The world is obsessed with air conditioning. How can we stop it from killing the planet?

A warming world means massive amounts of cooling, but a solution is out there.

Keeping the world cool is only making it hotter.

“Hydrofluorocarbons are in fact the fastest-growing source of GHG emissions in the world due to the increasing global demand for space cooling and refrigeration,” Peters told Grid. “Cooling already accounts for more than 7 percent of all global greenhouse gas emissions.”

As the world warms, some parts of the world will see huge demand during peak times — for example, while cooling took up just 16.1 percent of peak electric loads in the Middle East in 2016, by 2050 that number will be 31.4 percent (though improved efficiency appliances could reduce this). In India, that 2016 to 2050 jump will be from 10.5 percent all the way to 44.1 percent.

The most successful treaty ever

The world faced a problem similar to the HFC issue before — and defeated it.

But its success had a side effect: the rise of HFCs to replace the CFCs. HFCs don’t deplete the ozone but have “global warming potential” — meaning the ability to trap heat in the atmosphere and warm the planet — of hundreds to thousands of times that of carbon dioxide. And with more and more refrigeration and cooling needed as countries develop and the world warms, there are a lot of HFCs out there.

Most of those emissions — about 80 percent, according to Peters — are indirect, meaning they arise from the electricity used to run cooling devices or the fuel in refrigerated trucks and other transport.

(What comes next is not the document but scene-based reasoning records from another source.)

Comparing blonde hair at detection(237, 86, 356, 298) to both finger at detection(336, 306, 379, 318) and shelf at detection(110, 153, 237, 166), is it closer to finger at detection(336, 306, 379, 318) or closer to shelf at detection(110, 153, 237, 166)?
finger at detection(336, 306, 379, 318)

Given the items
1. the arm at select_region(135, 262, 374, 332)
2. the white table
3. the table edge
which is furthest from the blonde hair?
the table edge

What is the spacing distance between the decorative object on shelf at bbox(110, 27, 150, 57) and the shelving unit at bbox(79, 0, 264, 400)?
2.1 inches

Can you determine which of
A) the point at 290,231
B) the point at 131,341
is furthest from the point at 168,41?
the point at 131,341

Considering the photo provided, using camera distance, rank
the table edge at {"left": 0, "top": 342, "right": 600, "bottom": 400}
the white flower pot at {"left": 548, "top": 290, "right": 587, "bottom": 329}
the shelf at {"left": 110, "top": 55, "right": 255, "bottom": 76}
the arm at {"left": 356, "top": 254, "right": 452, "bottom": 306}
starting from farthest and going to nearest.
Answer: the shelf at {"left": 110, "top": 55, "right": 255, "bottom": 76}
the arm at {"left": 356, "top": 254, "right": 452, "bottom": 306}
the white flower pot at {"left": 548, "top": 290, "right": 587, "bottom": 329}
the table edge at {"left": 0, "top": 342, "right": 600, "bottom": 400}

But that leaves 20 percent that are direct emissions of HFCs themselves, leaking from air conditioners and refrigerators both during use and at the end of their lives when they are scrapped. The Kigali Amendment to the Montreal Protocol plots a course to phase down use of HFCs in favor of HFOs — which have much lower global warming potential — or other alternatives, so eventually there will be no more HFCs left to leak.

In simpler terms, the Kigali Amendment takes direct aim at one of the more vicious feedback loops caused by climate change. And though the U.S. helped push for the Kigali Amendment’s adoption in Rwanda in 2016, it has yet to officially ratify it. That’s where the Senate comes in.

“The Kigali Amendment is a win-win-win: it’s good for American industries’ global economic competitiveness, it’s good for consumers’ pocketbooks, and it’s good for our planet,” said Sen. Tom Carper (D-Del.), when the amendment made it out of committee in May. Though the full Senate has yet to schedule a vote, there is hope it could happen soon. Approval by the Senate would require the support of a two-thirds majority, or 67 senators — clearing the way for formal ratification by the Biden administration.

The Senate could put the U.S. on a path to fixing its air conditioning problem

“They are a huge manufacturer and exporter of HFCs and also have invested heavily in low [global warming potential] alternative technologies,” Peters said. “Therefore, U.S. ratification will drive the transition to next-generation climate-friendly alternatives.”

Whether the Senate’s climate momentum continues and the amendment is ratified remains to be seen. “[The U.S. was} at the forefront of efforts to get HFC phasedown under the Montreal Protocol in the Obama administration. They were one of the founder proponents of the proposals,” Peters said. “U.S. formally ratifying would be very significant.”